The self-confessed new-ager, who identifies with Oprah Winfrey and the "live your dream" philosophy, takes a big breath, runs the soft cloth of her jacket through her fingers for the hundredth time, and thinks carefully. "I've always had masses of support from people who know me, know my brand, but I do think people out there who don't know me, see it as a small designer from Arrowtown being taken to court by a big successful person.
"There is a toll and I'm sure there's one for Tamsin as well. I've purposely not read the media coverage Tamsin has generated because I don't want to get screwed up about it."
Although her lawyer gets in touch only when it's absolutely necessary, the stress of being portrayed as the bad guy is always there. You can see it in the blush that spreads, like a red, tell-tale puddle, up her neck towards the flawlessly made-up face.

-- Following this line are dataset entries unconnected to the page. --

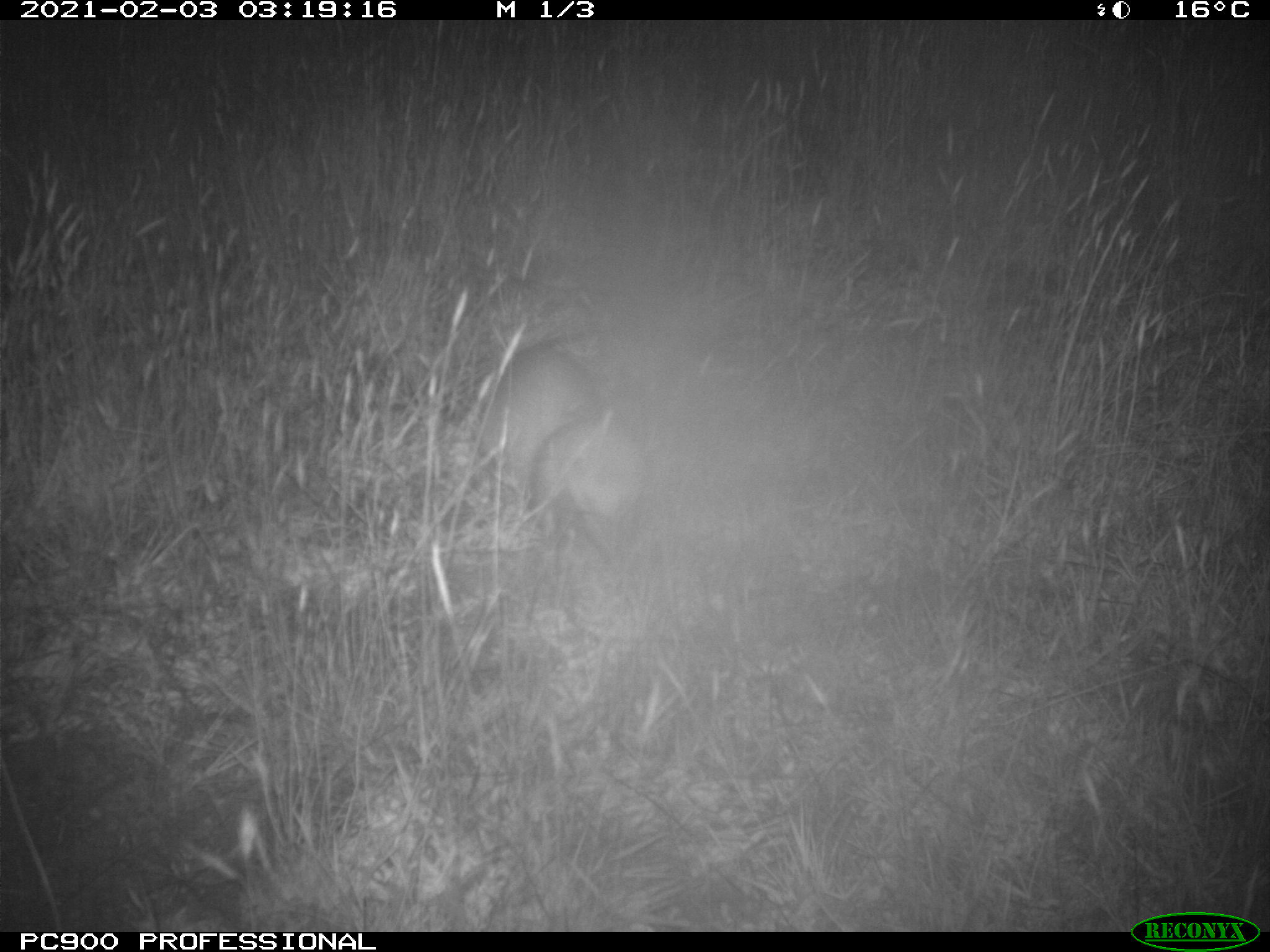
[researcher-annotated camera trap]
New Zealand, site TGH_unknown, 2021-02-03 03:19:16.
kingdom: Animalia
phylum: Chordata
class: Mammalia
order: Carnivora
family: Mustelidae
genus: Mustela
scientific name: Mustela furo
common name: ferret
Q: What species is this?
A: Ferret (Mustela furo).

Now, after trying to take the dignified route (despite the three-tier skirt) and keeping to business, she is determined to fight her case. "I believe some of the reporting has been unbalanced," she says. "I mentor a lot of young designers."
As for the lawyers' fees coming her way, "I'm too scared to count them."
Again, Cathy Campbell urges her to leave it there. "I guess it's going to be for the courts to decide, unfortunately," says Trelise Cooper. "The ball's in her court."